Marianna Abbate
ROMA – Per tal ragione nasciamo senza esperienza, moriamo senza assuefazione. E’ morta senza assuefazione, senza routine, la poetessa polacca premio Nobel alla Letteratura. Wislawa Szymborska, Lei che della morte non aveva paura e la sfidava in poesie ironiche e sorridenti. Che in un museo, guardando gli oggetti esposti, ricordava le persone cui erano appartenuti. Perché delle persone rimangono piatti, fedi, corone e guanti- ma non rimane la fame, la fiducia, il potere e la sfida. Io vivo, credetemi, diceva mentre continuava a lottare contro un vestito a fiori che voleva necessariamente sopravviverle. Se non avete letto le sue poesie, fatelo ora. Non vi annoierete, ma magari potrete scoprire un granello di sabbia in un paesaggio.
Quel vestito probabilmente finirà in un museo, ma le sue poesie non varcheranno mai quella soglia. Staranno lì poggiate sui vostri scaffali, in attesa di vivere ancora ogni qual volta sfoglierete quelle pagine- ogni volta che cercherete su Google il suo nome.
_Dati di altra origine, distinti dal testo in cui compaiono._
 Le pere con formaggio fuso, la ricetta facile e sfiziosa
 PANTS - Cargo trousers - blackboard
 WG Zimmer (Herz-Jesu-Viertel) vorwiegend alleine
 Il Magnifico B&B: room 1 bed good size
Guadagnarsi l’eternità non è cosa da poco, di questi tempi.
E così per non lasciarvi affamati senza sapere dove cercare vi lascio dei consigli su come compilare un curriculum. Consigli da premio Nobel.
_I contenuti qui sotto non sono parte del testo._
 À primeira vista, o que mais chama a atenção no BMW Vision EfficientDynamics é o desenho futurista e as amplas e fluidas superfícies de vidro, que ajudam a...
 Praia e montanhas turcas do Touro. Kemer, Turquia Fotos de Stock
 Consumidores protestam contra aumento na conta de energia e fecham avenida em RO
Scrivere un curriculum (Wislawa Szymborska)
Che cos’e’ necessario?
E’ necessario scrivere una domanda,
e alla domanda allegare il curriculum.
A prescindere da quanto si e’ vissuto
e’ bene che il curriculum sia breve.
E’ d’obbligo concisione e selezione dei fatti.
Cambiare paesaggi in indirizzi
e malcerti ricordi in date fisse.
Di tutti gli amori basta quello coniugale,
e dei bambini solo quelli nati.
Conta di piu’ chi ti conosce di chi conosci tu.
I viaggi solo se all’estero.
L’appartenenza a un che, ma senza perche’.
Onorificenze senza motivazione.
Scrivi come se non parlassi mai con te stesso
e ti evitassi.
Sorvola su cani, gatti e uccelli,
cianfrusaglie del passato, amici e sogni.
Meglio il prezzo che il valore
e il titolo che il contenuto.
Meglio il numero di scarpa, che non dove va
colui per cui ti scambiano.
Aggiungi una foto con l’orecchio in vista.
E’ la sua forma che conta, non cio’ che sente.
Cosa si sente?
Il fragore delle macchine che tritano la carta.